→ **Work instruction 1**: List every tumor characteristic that the passage on prostate brachytherapy gives for the patients whom brachytherapy alone consistently serves well.
→ **Work instruction 2**: Reproduce word for word the passage on prostate brachytherapy from "In the article" up to and including "preference and opinion.".

→ **Selected text**:
-=-=-=-=-

Permanent Prostate Brachytherapy:

Permanent Prostate Brachytherapy:

In the article entitled, "Permanent Prostate Brachytherapy: Is Supplemental External-Beam Radiation Therapy Necessary?" Merrick and coauthors address the prostate cancer controversy, "Which treatment is best—and for whom?" Whereas brachytherapy has assumed its proper place on the menu of options currently available to treat localized prostate cancer, the selection of optimal candidates for this modality remains controversial. With the many therapeutic choices available, it would behoove us to rely on the evidence-based approach whenever possible, as a lack of data can lead us to make decisions based on personal preference and opinion.

Ends of the Risk Spectrum

With regard to prostate brachytherapy, there is little contention about treatment choices for patients at the ends of the spectrum—ie, those at lowest and highest risk. Several studies have shown that good quality brachytherapy alone for patients with low-grade, low-stage, and low-prostate-specific antigen (PSA) prostate cancer consistently produces good results, equivalent to those achieved with both external-beam radiation therapy (XRT) and radical prostatectomy. Most experts agree that there is no need for the potential added financial cost and medical morbidity of supplemental XRT in this group of patients.

-=-=-=-=-

→ **Given information**:
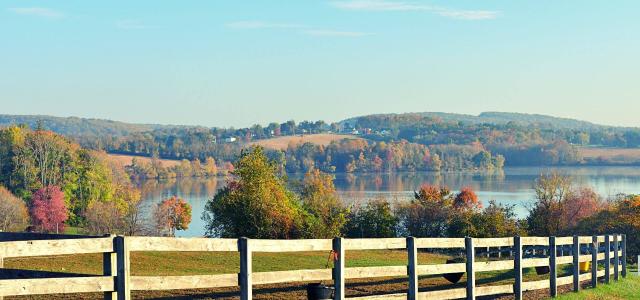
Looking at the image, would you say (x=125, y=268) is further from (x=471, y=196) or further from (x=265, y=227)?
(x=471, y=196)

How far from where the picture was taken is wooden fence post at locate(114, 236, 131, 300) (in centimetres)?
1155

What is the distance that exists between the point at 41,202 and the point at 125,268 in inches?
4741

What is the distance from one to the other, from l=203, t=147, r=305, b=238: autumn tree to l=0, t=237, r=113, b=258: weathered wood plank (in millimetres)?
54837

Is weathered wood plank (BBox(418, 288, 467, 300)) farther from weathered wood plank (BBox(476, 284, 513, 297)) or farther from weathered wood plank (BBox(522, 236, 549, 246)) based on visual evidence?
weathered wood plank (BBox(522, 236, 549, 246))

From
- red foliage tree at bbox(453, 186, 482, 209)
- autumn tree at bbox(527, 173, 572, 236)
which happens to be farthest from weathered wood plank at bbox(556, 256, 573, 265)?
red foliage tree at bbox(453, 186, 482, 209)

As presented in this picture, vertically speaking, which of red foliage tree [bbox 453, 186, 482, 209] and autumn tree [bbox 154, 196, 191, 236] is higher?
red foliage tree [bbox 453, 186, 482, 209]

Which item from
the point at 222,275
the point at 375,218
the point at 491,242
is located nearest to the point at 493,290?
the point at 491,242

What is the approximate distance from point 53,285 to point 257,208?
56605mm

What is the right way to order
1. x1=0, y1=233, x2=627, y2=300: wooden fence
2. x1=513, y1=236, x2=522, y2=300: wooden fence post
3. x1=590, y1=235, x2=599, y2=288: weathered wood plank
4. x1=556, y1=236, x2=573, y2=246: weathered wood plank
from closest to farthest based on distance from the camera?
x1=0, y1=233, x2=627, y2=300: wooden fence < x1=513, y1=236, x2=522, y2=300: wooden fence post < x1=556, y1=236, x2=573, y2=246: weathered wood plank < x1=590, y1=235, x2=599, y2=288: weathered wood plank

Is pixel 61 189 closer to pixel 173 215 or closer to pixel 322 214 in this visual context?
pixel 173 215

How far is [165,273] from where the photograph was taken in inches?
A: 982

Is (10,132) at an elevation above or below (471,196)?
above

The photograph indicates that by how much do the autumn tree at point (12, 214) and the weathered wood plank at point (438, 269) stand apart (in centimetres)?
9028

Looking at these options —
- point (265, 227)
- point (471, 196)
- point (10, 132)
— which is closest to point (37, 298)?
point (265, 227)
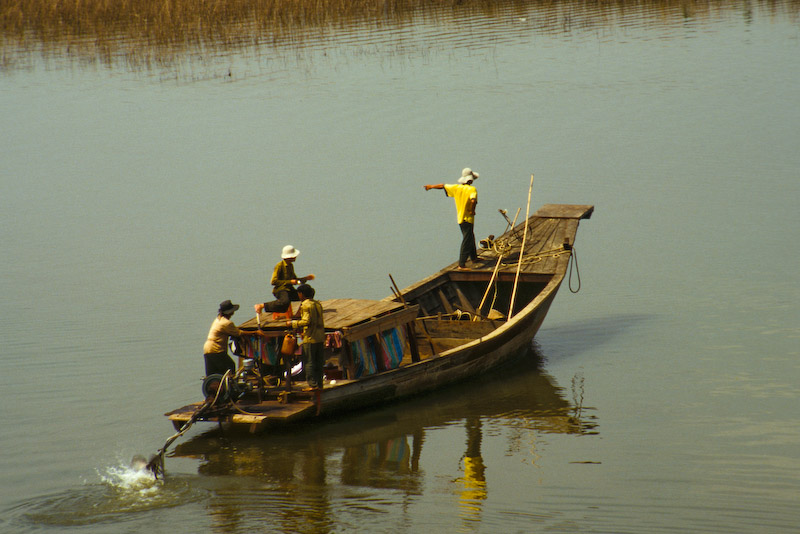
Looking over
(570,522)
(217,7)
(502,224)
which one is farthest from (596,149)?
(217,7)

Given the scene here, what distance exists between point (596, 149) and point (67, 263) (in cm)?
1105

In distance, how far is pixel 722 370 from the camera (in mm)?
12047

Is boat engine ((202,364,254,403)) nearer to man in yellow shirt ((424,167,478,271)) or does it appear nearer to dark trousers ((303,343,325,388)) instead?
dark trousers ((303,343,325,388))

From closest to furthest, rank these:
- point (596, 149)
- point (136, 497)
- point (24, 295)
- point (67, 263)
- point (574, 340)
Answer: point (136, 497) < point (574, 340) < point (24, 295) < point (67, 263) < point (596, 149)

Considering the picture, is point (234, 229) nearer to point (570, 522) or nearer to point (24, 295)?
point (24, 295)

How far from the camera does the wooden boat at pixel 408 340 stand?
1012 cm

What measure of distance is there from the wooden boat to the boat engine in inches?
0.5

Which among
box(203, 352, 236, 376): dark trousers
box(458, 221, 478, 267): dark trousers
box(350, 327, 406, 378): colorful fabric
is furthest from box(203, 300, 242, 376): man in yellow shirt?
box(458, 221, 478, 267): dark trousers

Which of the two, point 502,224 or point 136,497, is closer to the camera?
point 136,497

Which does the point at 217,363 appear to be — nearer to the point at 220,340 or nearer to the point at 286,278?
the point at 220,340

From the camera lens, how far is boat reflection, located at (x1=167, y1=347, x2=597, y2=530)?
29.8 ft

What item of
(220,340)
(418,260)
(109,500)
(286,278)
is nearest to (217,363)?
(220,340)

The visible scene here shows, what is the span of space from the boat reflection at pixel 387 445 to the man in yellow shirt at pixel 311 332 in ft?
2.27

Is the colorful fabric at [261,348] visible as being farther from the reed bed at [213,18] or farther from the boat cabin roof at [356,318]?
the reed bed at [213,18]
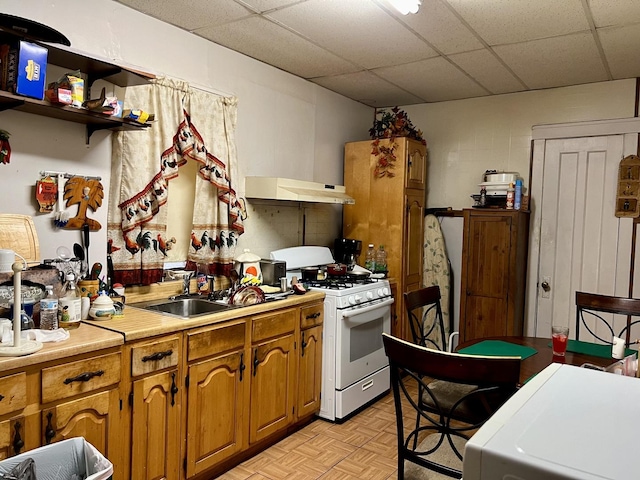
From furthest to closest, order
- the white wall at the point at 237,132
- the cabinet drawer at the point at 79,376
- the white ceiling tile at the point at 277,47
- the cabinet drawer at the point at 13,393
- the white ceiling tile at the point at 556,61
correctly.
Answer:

-=-=-=-=-

→ **Exercise answer 1**:
- Low grade
- Low stage
- Low prostate-specific antigen (PSA)

→ **Exercise answer 2**:
In the article entitled, "Permanent Prostate Brachytherapy: Is Supplemental External-Beam Radiation Therapy Necessary?" Merrick and coauthors address the prostate cancer controversy, "Which treatment is best—and for whom?" Whereas brachytherapy has assumed its proper place on the menu of options currently available to treat localized prostate cancer, the selection of optimal candidates for this modality remains controversial. With the many therapeutic choices available, it would behoove us to rely on the evidence-based approach whenever possible, as a lack of data can lead us to make decisions based on personal preference and opinion.